Text section ->
<<<<
Mission evolving for soldiers in Baghdad
BAGHDAD — Soldiers deploying to Iraq should expect a different fight than they’ve experienced on past missions, according to the Baghdad-based commander of the 2nd Cavalry (Stryker) Regiment.
Col. John RisCassi, whose brigade combat team-sized force out of Vilseck, Germany, has been fighting in Baghdad since September, said Thursday that battle conditions are changing fast in the Iraqi capital.
“If you were here six months ago, it is great to have that experience, but it is definitely different. Rely on your experience, but it is a different enemy,” he said in an interview on Thursday in Baghdad.
For example, 2nd Cav spent its first month in Baghdad fighting a dug-in al-Qaida in Iraq force in the Hadar neighborhood, he said.
“We went through a very kinetic fight for the first 30 days we were down here. We had to clear out a significant AQI stronghold,” RisCassi said.
Al-Qaida fighters had fortified Hadar and civilians fled the neighborhood before 2nd Cav began Operation Dragoon Talon, which aimed to clear the insurgents from the area, he said.
“This was a deliberate defense of a dug-in enemy. There were no civilians. They were either gone or staying inside. Everything was blown up. In 72 hours we had 54 [roadside bombs]. It was an absolute battle zone,” he said of the neighborhood.
But after a tough fight, in which dozens of insurgents were killed or captured, Hadar has changed for the better and 2nd Cav soldiers there are transitioning to work with the civilian population, helping to restore essential services such as water, electricity and sewage, RisCassi said.
>>>>
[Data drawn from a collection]
<<<<
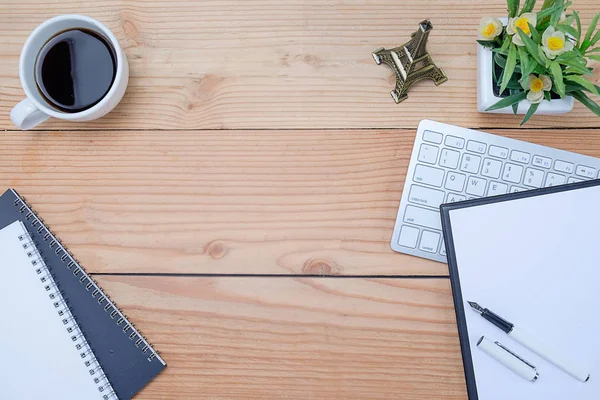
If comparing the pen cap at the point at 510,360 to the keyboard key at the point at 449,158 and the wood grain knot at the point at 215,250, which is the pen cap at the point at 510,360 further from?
the wood grain knot at the point at 215,250

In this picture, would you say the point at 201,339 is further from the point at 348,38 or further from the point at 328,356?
the point at 348,38

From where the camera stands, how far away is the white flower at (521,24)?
51 centimetres

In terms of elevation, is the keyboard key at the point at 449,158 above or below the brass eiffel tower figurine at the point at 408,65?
below

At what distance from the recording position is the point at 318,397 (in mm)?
596

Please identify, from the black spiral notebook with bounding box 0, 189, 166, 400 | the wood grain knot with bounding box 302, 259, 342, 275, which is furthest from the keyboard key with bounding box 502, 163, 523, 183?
the black spiral notebook with bounding box 0, 189, 166, 400

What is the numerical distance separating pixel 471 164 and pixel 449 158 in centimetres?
3

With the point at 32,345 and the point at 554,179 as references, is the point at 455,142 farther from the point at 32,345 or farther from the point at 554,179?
the point at 32,345

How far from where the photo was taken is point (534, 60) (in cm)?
52

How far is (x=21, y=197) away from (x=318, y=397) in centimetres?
41

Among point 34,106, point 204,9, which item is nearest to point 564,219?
point 204,9

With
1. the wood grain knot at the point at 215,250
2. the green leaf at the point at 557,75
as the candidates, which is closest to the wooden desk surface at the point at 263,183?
the wood grain knot at the point at 215,250

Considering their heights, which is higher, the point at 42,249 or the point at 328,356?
the point at 42,249

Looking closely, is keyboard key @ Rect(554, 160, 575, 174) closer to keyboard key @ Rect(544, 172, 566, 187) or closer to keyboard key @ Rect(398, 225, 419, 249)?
keyboard key @ Rect(544, 172, 566, 187)

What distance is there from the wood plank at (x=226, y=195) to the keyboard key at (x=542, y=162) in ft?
Answer: 0.08
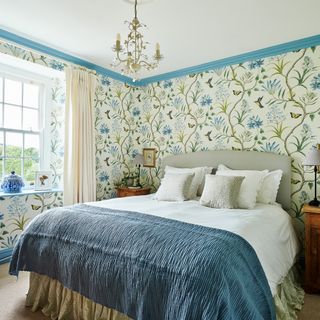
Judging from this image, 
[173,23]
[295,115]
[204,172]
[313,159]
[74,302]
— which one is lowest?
[74,302]

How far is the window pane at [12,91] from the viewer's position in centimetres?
338

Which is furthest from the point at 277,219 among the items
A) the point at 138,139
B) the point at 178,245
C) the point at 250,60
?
the point at 138,139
>>>>
Action item ->
Continue the news article above about the 2nd Cavalry Regiment's changing mission in Baghdad, picking up after its final sentence.

Output of the task ->
These days locals are much more willing to talk to coalition forces, he said.
“The mind-set of the people is turning around. You see it in Hadar. I talked to one old guy. He said he doesn’t care if they were AQI or other insurgent groups. He just wanted the bad people gone out of there,” RisCassi said.
The 2nd Cav is helping Iraqis with the process of reconciliation in which Sunni and Shiite leaders come together to put aside their differences. It’s a process that has developed since the regiment arrived in-country and something they didn’t train for back in Germany, RisCassi said.
The regiment has racked up some impressive combat statistics since it arrived in Baghdad.
For example, it has discovered more than 100 roadside bombs, including one with more than 100 pounds of homemade explosive. They’ve also found hundreds of pounds of other explosives, weapons, bomb-making materials and caches, he said.
“And there’s a lot of bad dudes we have taken off the streets. We have a very high capture rate and they stay detained. Eight out of 10 guys we are capturing are going to jail,” RisCassi said.